News Story

Union Doesn’t Always Support ‘Public Funds Only in Public Schools’

Not when its own officials are collecting those public funds

The Michigan Education Association’s president, Paula Herbart, recently wrote an article criticizing the Legislature for authorizing a $2.5 million grant to private schools to make up for the costs they incur while complying with state regulations. Democratic gubernatorial candidate Gretchen Whitmer praised the op-ed on Twitter, writing, “Public funds belong in public schools. Plain and simple. [Paula Herbart] is absolutely right.”
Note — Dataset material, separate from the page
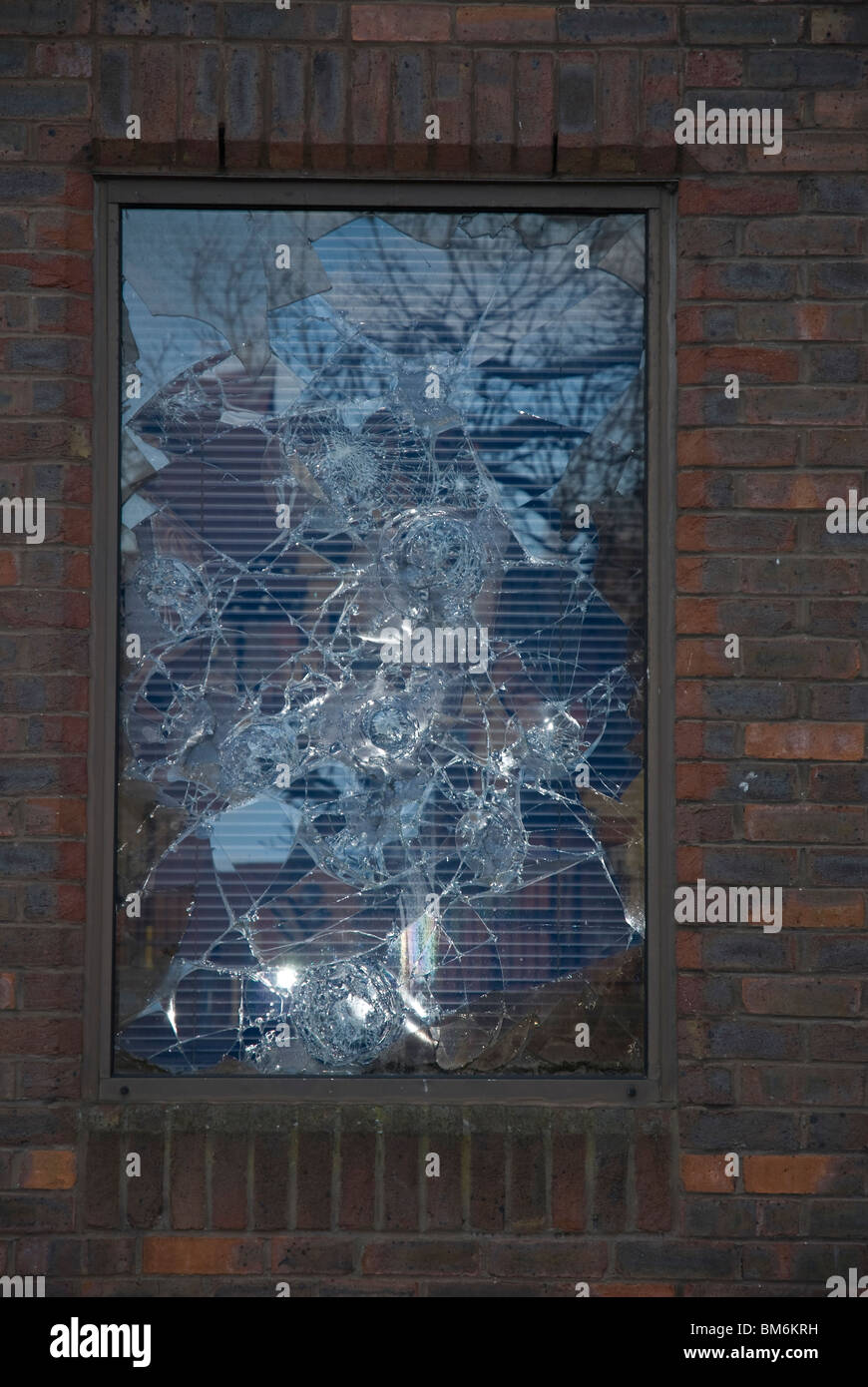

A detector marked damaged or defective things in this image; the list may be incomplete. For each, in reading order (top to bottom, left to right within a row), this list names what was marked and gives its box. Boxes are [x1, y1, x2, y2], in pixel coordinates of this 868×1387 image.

shattered glass pane [111, 205, 646, 1076]
broken window [111, 205, 646, 1076]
ForTheRecord says: The union’s demand that public funds only be used in public schools is applied selectively. Sometimes, it favors using public funds for a private organization — the MEA. When she took over as MEA president, Herbart became the latest in a line of union officials using the state pension system to spike their retirement benefits.
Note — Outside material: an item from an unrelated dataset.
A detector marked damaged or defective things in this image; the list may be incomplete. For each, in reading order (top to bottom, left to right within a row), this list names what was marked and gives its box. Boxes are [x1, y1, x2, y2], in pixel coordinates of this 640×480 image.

It works like this: School employees who are also union officials are granted leave by the public school district that employs them when they take a full-time job with the private union. The employees technically remain on the public payroll even though they are actually working for the union and – in the case of Herbart and other recent teacher union presidents – still collecting paychecks from the district.
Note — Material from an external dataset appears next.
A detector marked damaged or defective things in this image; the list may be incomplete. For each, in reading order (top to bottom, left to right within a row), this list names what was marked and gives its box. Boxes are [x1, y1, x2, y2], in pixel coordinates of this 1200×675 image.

While the union reimburses the district for the pay of someone on leave for union business, the arrangement also results in that person getting a bigger state pension due to remaining on the public payroll for additional years. This all means that some public funds do not stay in public schools, but are instead used to boost the pension of private union officials. Senate Bill 796 has been introduced to ban this practice, but not yet been voted on by lawmakers.